Your task> Rewrite everything from the line containing "What is the distance" down to the end of the records, swapping "camera" for "lens" and keeping all else unchanged. Leave the pictures out of your answer.

Extracted information>
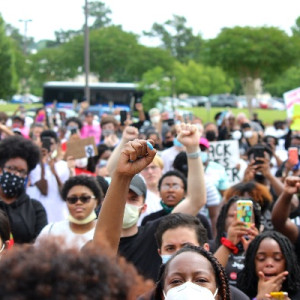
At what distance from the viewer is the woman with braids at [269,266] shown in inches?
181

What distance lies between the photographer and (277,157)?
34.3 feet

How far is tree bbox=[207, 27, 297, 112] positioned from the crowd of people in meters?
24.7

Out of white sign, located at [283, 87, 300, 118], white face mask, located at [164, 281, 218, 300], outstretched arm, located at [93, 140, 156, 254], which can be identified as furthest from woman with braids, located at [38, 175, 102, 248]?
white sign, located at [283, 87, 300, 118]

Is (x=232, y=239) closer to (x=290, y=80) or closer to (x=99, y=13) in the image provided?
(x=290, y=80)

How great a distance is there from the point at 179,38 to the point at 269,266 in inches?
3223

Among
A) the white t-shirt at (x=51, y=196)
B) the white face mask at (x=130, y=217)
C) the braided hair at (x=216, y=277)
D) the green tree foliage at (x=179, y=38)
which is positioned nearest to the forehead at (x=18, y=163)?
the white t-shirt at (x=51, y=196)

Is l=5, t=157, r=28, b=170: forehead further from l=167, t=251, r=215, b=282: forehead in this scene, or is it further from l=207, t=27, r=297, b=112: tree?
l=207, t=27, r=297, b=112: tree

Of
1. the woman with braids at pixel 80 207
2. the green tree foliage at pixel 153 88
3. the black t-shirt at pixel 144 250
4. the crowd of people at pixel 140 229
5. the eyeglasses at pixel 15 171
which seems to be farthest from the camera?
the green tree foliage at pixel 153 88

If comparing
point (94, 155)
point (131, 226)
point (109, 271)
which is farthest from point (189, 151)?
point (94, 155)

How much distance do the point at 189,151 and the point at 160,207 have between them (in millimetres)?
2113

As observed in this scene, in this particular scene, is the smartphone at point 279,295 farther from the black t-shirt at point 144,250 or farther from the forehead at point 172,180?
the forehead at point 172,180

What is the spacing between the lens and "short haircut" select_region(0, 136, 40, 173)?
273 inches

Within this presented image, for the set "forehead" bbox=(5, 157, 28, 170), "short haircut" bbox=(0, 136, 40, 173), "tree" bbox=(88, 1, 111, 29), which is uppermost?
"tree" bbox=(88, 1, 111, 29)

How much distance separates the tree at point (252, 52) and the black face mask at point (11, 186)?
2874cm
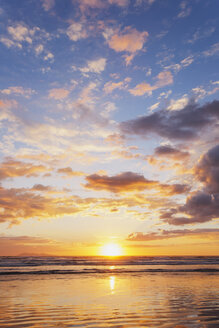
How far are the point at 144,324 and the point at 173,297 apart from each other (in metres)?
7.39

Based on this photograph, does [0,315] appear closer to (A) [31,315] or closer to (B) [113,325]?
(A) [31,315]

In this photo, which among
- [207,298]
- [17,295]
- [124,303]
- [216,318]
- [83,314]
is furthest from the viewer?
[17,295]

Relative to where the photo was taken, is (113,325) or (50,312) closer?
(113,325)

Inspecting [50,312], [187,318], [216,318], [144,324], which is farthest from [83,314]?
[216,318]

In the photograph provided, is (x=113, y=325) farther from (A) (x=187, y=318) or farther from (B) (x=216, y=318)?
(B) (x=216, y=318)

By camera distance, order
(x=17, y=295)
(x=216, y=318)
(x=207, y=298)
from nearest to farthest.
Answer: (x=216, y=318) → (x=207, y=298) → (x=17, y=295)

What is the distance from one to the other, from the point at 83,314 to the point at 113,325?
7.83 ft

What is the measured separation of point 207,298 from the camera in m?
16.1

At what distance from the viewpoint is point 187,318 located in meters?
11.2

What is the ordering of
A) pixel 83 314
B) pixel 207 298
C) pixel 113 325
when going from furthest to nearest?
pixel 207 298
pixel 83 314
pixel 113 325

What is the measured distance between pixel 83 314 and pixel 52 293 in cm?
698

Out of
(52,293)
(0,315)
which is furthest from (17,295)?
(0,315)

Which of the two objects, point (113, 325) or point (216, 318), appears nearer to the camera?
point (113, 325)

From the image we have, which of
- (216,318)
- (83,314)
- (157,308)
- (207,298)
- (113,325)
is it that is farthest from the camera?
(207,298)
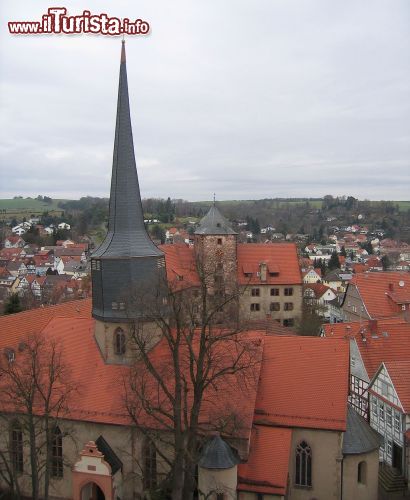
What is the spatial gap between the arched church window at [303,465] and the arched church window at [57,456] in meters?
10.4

Answer to this problem>
What is the distance from one to the other, from the point at 83,314 to the point at 113,325?
7.83 ft

What is the measured separation of point 207,298 from the lens in m?
16.1

At what distance from the viewpoint is point 187,318 located in meters?
11.2

What is the ordering of
A) pixel 83 314
B) pixel 207 298
C) pixel 113 325
when going from furthest to nearest?
pixel 207 298
pixel 83 314
pixel 113 325

What is the measured distance between pixel 83 314 and pixel 52 293 in cm?
698

Out of
(52,293)
(0,315)
which is furthest from (17,295)?
(0,315)

Which of the two objects, point (113, 325) or point (216, 318), appears nearer to the lens?
point (113, 325)

From the image we have, which of
- (216,318)
- (83,314)
- (157,308)
- (207,298)
- (113,325)
is it that is farthest from the lens?
(207,298)
What is the spatial gap between the arched church window at [303,465] and the arched church window at [57,456] in meters?
10.4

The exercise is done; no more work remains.